■ What is required ■
Reproduce the records. Keep every word exact and include no images.

----

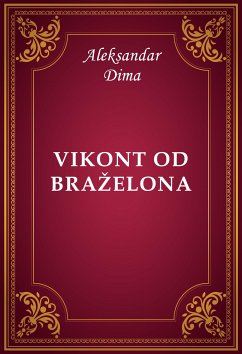 Aleksandar Dima

VIKONT OD BRAŽELONA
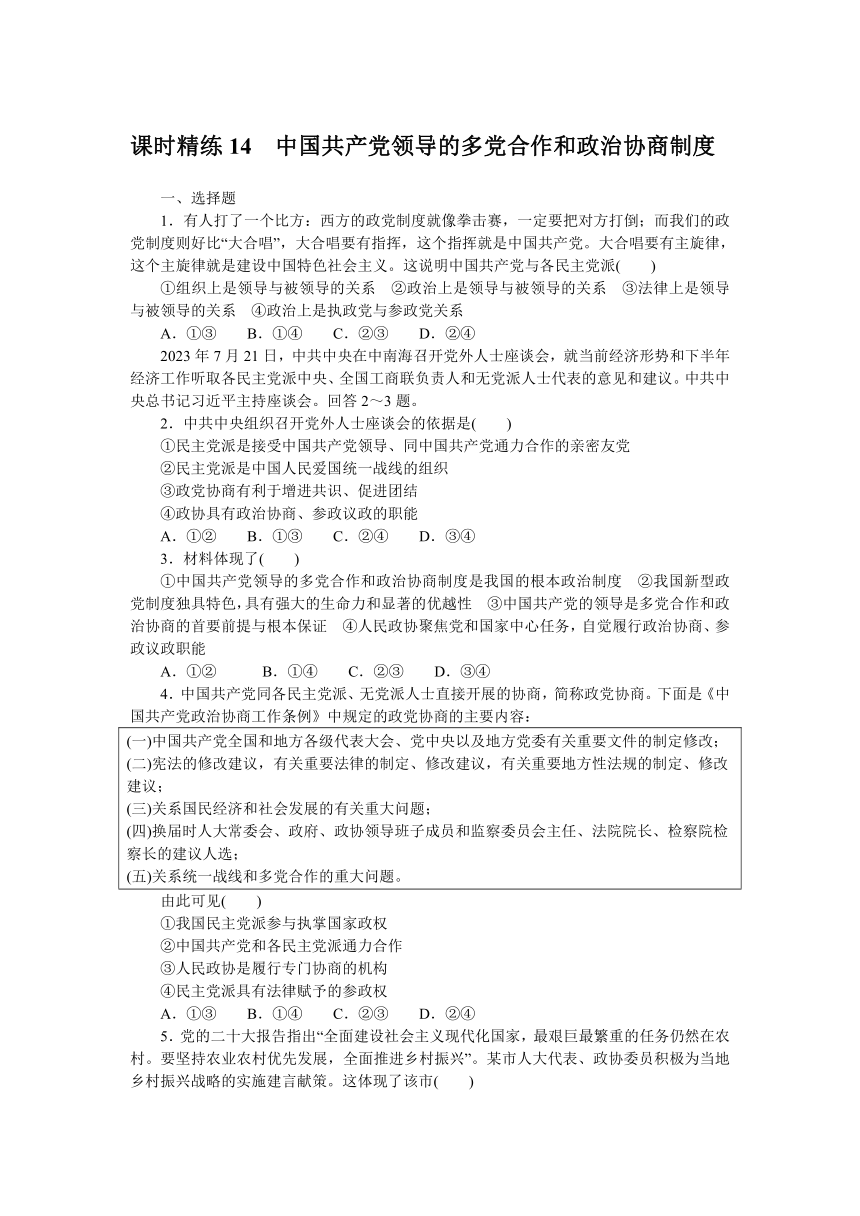 课时精练 14　中国共产党领导的多党合作和政治协商制度

一、选择题

1．有人打了一个比方：西方的政党制度就像拳击赛，一定要把对方打倒；而我们的政党制度则好比“大合唱”，大合唱要有指挥，这个指挥就是中国共产党。大合唱要有主旋律，这个主旋律就是建设中国特色社会主义。这说明中国共产党与各民主党派(　　)

①组织上是领导与被领导的关系　②政治上是领导与被领导的关系　③法律上是领导与被领导的关系　④政治上是执政党与参政党关系

A．①③　B．①④　C．②③　D．②④

2023 年 7 月 21 日，中共中央在中南海召开党外人士座谈会，就当前经济形势和下半年经济工作听取各民主党派中央、全国工商联负责人和无党派人士代表的意见和建议。中共中央总书记习近平主持座谈会。回答 2～3 题。

2．中共中央组织召开党外人士座谈会的依据是(　　)

①民主党派是接受中国共产党领导、同中国共产党通力合作的亲密友党

②民主党派是中国人民爱国统一战线的组织

③政党协商有利于增进共识、促进团结

④政协具有政治协商、参政议政的职能

A．①②　B．①③　C．②④　D．③④

3．材料体现了(　　)

①中国共产党领导的多党合作和政治协商制度是我国的根本政治制度　②我国新型政党制度独具特色，具有强大的生命力和显著的优越性　③中国共产党的领导是多党合作和政治协商的首要前提与根本保证　④人民政协聚焦党和国家中心任务，自觉履行政治协商、参政议政职能

A．①②　B．①④　C．②③　D．③④

4．中国共产党同各民主党派、无党派人士直接开展的协商，简称政党协商。下面是《中国共产党政治协商工作条例》中规定的政党协商的主要内容：

(一)中国共产党全国和地方各级代表大会、党中央以及地方党委有关重要文件的制定修改；
(二)宪法的修改建议，有关重要法律的制定、修改建议，有关重要地方性法规的制定、修改建议；
(三)关系国民经济和社会发展的有关重大问题；
(四)换届时人大常委会、政府、政协领导班子成员和监察委员会主任、法院院长、检察院检察长的建议人选；
(五)关系统一战线和多党合作的重大问题。

由此可见(　　)

①我国民主党派参与执掌国家政权

②中国共产党和各民主党派通力合作

③人民政协是履行专门协商的机构

④民主党派具有法律赋予的参政权

A．①③　B．①④　C．②③　D．②④

5．党的二十大报告指出“全面建设社会主义现代化国家，最艰巨最繁重的任务仍然在农村。要坚持农业农村优先发展，全面推进乡村振兴”。某市人大代表、政协委员积极为当地乡村振兴战略的实施建言献策。这体现了该市(　　)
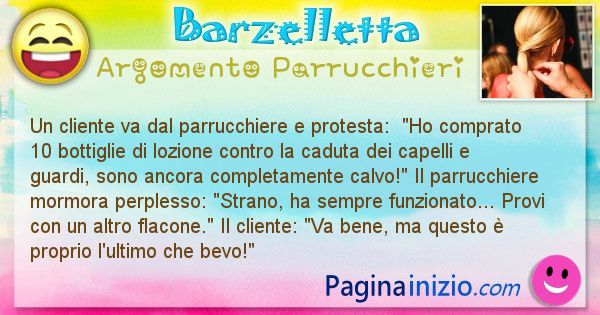 Barzelletta
Argomento Parrucchieri

Un cliente va dal parrucchiere e protesta: "Ho comprato 10 bottiglie di lozione contro la caduta dei capelli e guardi, sono ancora completamente calvo!" Il parrucchiere mormora perplesso: "Strano, ha sempre funzionato... Provi con un altro flacone." Il cliente: "Va bene, ma questo è proprio l'ultimo che bevo!"

Paginainizio.com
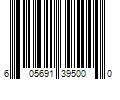 6 05691 39500 0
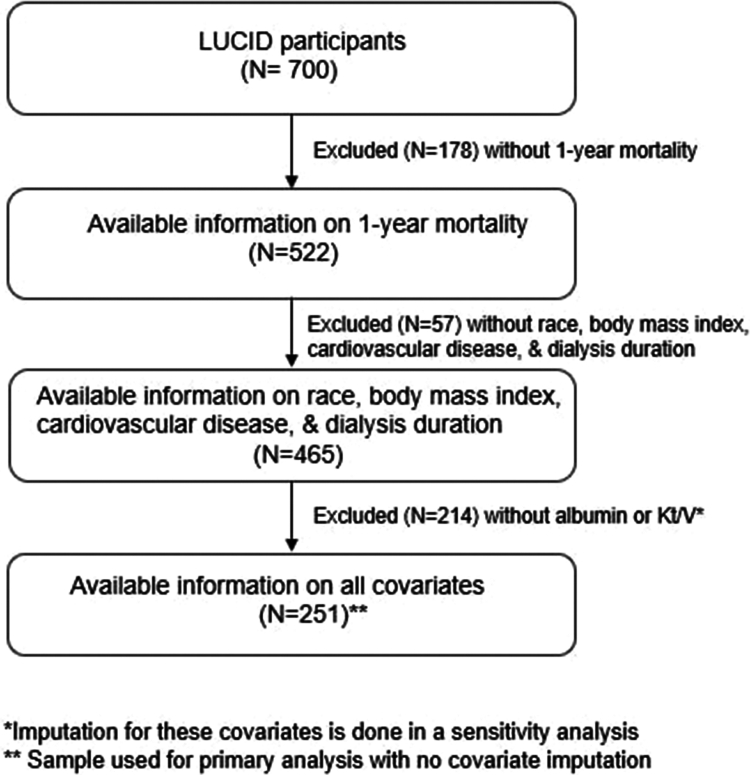 LUCID participants
(N= 700)

Excluded (N=178) without 1-year mortality

Available information on 1-year mortality
(N=522)

Excluded (N=57) without race, body mass index, cardiovascular disease, & dialysis duration

Available information on race, body mass index, cardiovascular disease, & dialysis duration
(N=465)

Excluded (N=214) without albumin or Kt/V*

Available information on all covariates
(N=251)**

*Imputation for these covariates is done in a sensitivity analysis
** Sample used for primary analysis with no covariate imputation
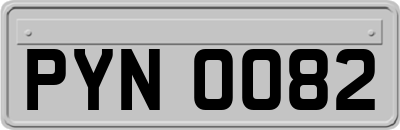 PYN 0082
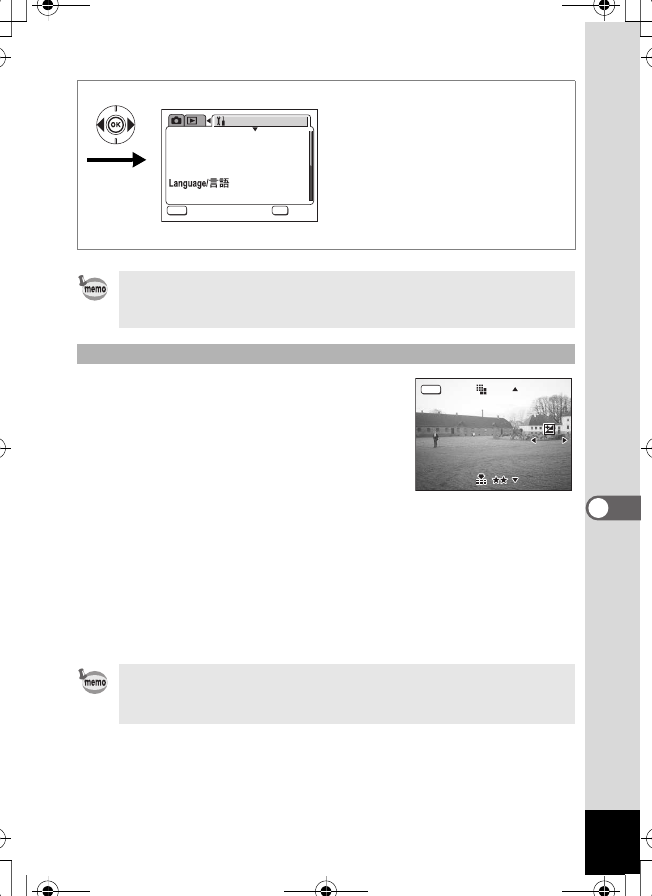 OK

Language/言語

memo

memo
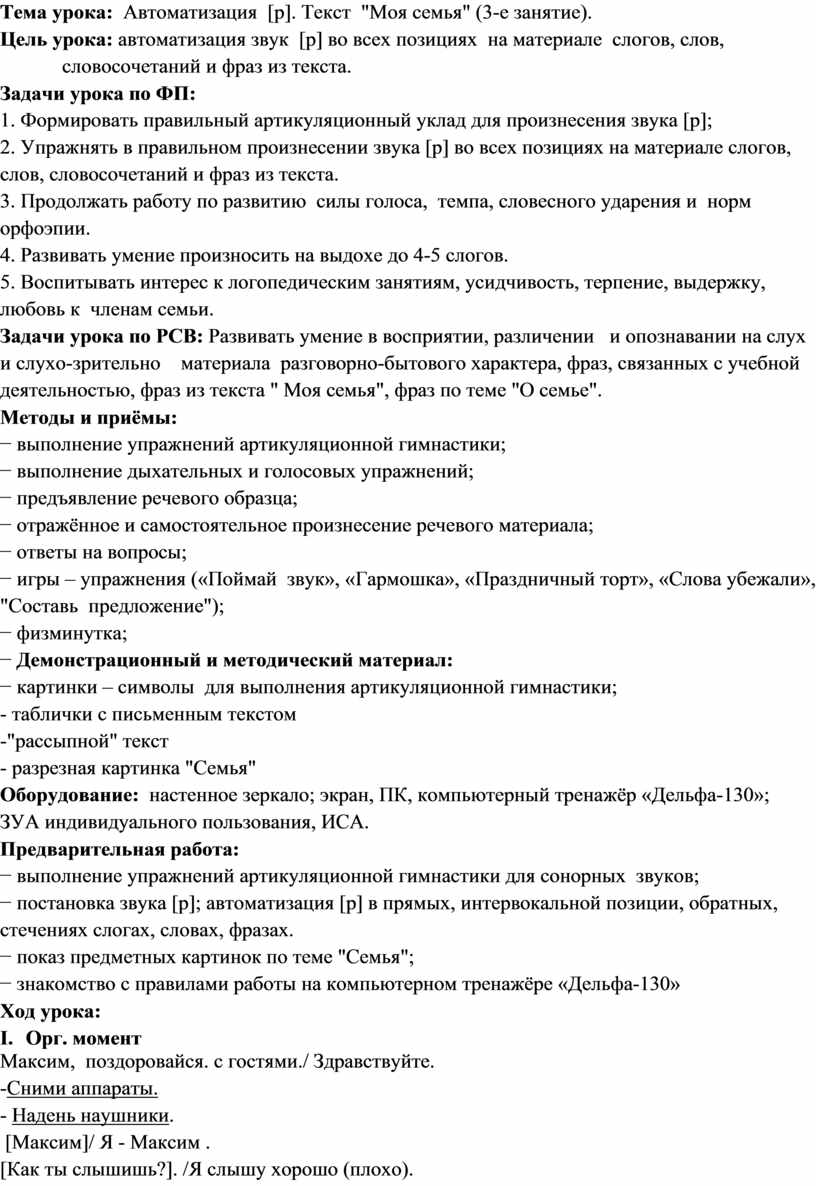 Тема урока: Автоматизация [р]. Текст "Моя семья" (3-е занятие).

Цель урока: автоматизация звук [р] во всех позициях на материале слогов, слов, словосочетаний и фраз из текста.

Задачи урока по ФП:
1. Формировать правильный артикуляционный уклад для произнесения звука [р];
2. Упражнять в правильном произнесении звука [р] во всех позициях на материале слогов, слов, словосочетаний и фраз из текста.
3. Продолжать работу по развитию силы голоса, темпа, словесного ударения и норм орфоэпии.
4. Развивать умение произносить на выдохе до 4-5 слогов.
5. Воспитывать интерес к логопедическим занятиям, усидчивость, терпение, выдержку, любовь к членам семьи.

Задачи урока по РСВ: Развивать умение в восприятии, различении и опознавании на слух и слухо-зрительно материала разговорно-бытового характера, фраз, связанных с учебной деятельностью, фраз из текста " Моя семья", фраз по теме "О семье".

Методы и приёмы:
− выполнение упражнений артикуляционной гимнастики;
− выполнение дыхательных и голосовых упражнений;
− предъявление речевого образца;
− отражённое и самостоятельное произнесение речевого материала;
− ответы на вопросы;
− игры – упражнения («Поймай звук», «Гармошка», «Праздничный торт», «Слова убежали», "Составь предложение");
− физминутка;
− Демонстрационный и методический материал:
− картинки – символы для выполнения артикуляционной гимнастики;
- таблички с письменным текстом
-"рассыпной" текст
- разрезная картинка "Семья"

Оборудование: настенное зеркало; экран, ПК, компьютерный тренажёр «Дельфа-130»; ЗУА индивидуального пользования, ИСА.

Предварительная работа:
− выполнение упражнений артикуляционной гимнастики для сонорных звуков;
− постановка звука [р]; автоматизация [р] в прямых, интервокальной позиции, обратных, стечениях слогах, словах, фразах.
− показ предметных картинок по теме "Семья";
− знакомство с правилами работы на компьютерном тренажёре «Дельфа-130»

Ход урока:
I. Орг. момент
Максим, поздоровайся. с гостями./ Здравствуйте.
-Сними аппараты.
- Надень наушники.
[Максим]/ Я - Максим .
[Как ты слышишь?]. /Я слышу хорошо (плохо).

----

■ Exercise solution ■
 Aleksandar Dima

VIKONT OD BRAŽELONA
 课时精练 14　中国共产党领导的多党合作和政治协商制度

一、选择题

1．有人打了一个比方：西方的政党制度就像拳击赛，一定要把对方打倒；而我们的政党制度则好比“大合唱”，大合唱要有指挥，这个指挥就是中国共产党。大合唱要有主旋律，这个主旋律就是建设中国特色社会主义。这说明中国共产党与各民主党派(　　)

①组织上是领导与被领导的关系　②政治上是领导与被领导的关系　③法律上是领导与被领导的关系　④政治上是执政党与参政党关系

A．①③　B．①④　C．②③　D．②④

2023 年 7 月 21 日，中共中央在中南海召开党外人士座谈会，就当前经济形势和下半年经济工作听取各民主党派中央、全国工商联负责人和无党派人士代表的意见和建议。中共中央总书记习近平主持座谈会。回答 2～3 题。

2．中共中央组织召开党外人士座谈会的依据是(　　)

①民主党派是接受中国共产党领导、同中国共产党通力合作的亲密友党

②民主党派是中国人民爱国统一战线的组织

③政党协商有利于增进共识、促进团结

④政协具有政治协商、参政议政的职能

A．①②　B．①③　C．②④　D．③④

3．材料体现了(　　)

①中国共产党领导的多党合作和政治协商制度是我国的根本政治制度　②我国新型政党制度独具特色，具有强大的生命力和显著的优越性　③中国共产党的领导是多党合作和政治协商的首要前提与根本保证　④人民政协聚焦党和国家中心任务，自觉履行政治协商、参政议政职能

A．①②　B．①④　C．②③　D．③④

4．中国共产党同各民主党派、无党派人士直接开展的协商，简称政党协商。下面是《中国共产党政治协商工作条例》中规定的政党协商的主要内容：

(一)中国共产党全国和地方各级代表大会、党中央以及地方党委有关重要文件的制定修改；
(二)宪法的修改建议，有关重要法律的制定、修改建议，有关重要地方性法规的制定、修改建议；
(三)关系国民经济和社会发展的有关重大问题；
(四)换届时人大常委会、政府、政协领导班子成员和监察委员会主任、法院院长、检察院检察长的建议人选；
(五)关系统一战线和多党合作的重大问题。

由此可见(　　)

①我国民主党派参与执掌国家政权

②中国共产党和各民主党派通力合作

③人民政协是履行专门协商的机构

④民主党派具有法律赋予的参政权

A．①③　B．①④　C．②③　D．②④

5．党的二十大报告指出“全面建设社会主义现代化国家，最艰巨最繁重的任务仍然在农村。要坚持农业农村优先发展，全面推进乡村振兴”。某市人大代表、政协委员积极为当地乡村振兴战略的实施建言献策。这体现了该市(　　)
 Barzelletta
Argomento Parrucchieri

Un cliente va dal parrucchiere e protesta: "Ho comprato 10 bottiglie di lozione contro la caduta dei capelli e guardi, sono ancora completamente calvo!" Il parrucchiere mormora perplesso: "Strano, ha sempre funzionato... Provi con un altro flacone." Il cliente: "Va bene, ma questo è proprio l'ultimo che bevo!"

Paginainizio.com
 6 05691 39500 0
 LUCID participants
(N= 700)

Excluded (N=178) without 1-year mortality

Available information on 1-year mortality
(N=522)

Excluded (N=57) without race, body mass index, cardiovascular disease, & dialysis duration

Available information on race, body mass index, cardiovascular disease, & dialysis duration
(N=465)

Excluded (N=214) without albumin or Kt/V*

Available information on all covariates
(N=251)**

*Imputation for these covariates is done in a sensitivity analysis
** Sample used for primary analysis with no covariate imputation
 PYN 0082
 OK

Language/言語

memo

memo
 Тема урока: Автоматизация [р]. Текст "Моя семья" (3-е занятие).

Цель урока: автоматизация звук [р] во всех позициях на материале слогов, слов, словосочетаний и фраз из текста.

Задачи урока по ФП:
1. Формировать правильный артикуляционный уклад для произнесения звука [р];
2. Упражнять в правильном произнесении звука [р] во всех позициях на материале слогов, слов, словосочетаний и фраз из текста.
3. Продолжать работу по развитию силы голоса, темпа, словесного ударения и норм орфоэпии.
4. Развивать умение произносить на выдохе до 4-5 слогов.
5. Воспитывать интерес к логопедическим занятиям, усидчивость, терпение, выдержку, любовь к членам семьи.

Задачи урока по РСВ: Развивать умение в восприятии, различении и опознавании на слух и слухо-зрительно материала разговорно-бытового характера, фраз, связанных с учебной деятельностью, фраз из текста " Моя семья", фраз по теме "О семье".

Методы и приёмы:
− выполнение упражнений артикуляционной гимнастики;
− выполнение дыхательных и голосовых упражнений;
− предъявление речевого образца;
− отражённое и самостоятельное произнесение речевого материала;
− ответы на вопросы;
− игры – упражнения («Поймай звук», «Гармошка», «Праздничный торт», «Слова убежали», "Составь предложение");
− физминутка;
− Демонстрационный и методический материал:
− картинки – символы для выполнения артикуляционной гимнастики;
- таблички с письменным текстом
-"рассыпной" текст
- разрезная картинка "Семья"

Оборудование: настенное зеркало; экран, ПК, компьютерный тренажёр «Дельфа-130»; ЗУА индивидуального пользования, ИСА.

Предварительная работа:
− выполнение упражнений артикуляционной гимнастики для сонорных звуков;
− постановка звука [р]; автоматизация [р] в прямых, интервокальной позиции, обратных, стечениях слогах, словах, фразах.
− показ предметных картинок по теме "Семья";
− знакомство с правилами работы на компьютерном тренажёре «Дельфа-130»

Ход урока:
I. Орг. момент
Максим, поздоровайся. с гостями./ Здравствуйте.
-Сними аппараты.
- Надень наушники.
[Максим]/ Я - Максим .
[Как ты слышишь?]. /Я слышу хорошо (плохо).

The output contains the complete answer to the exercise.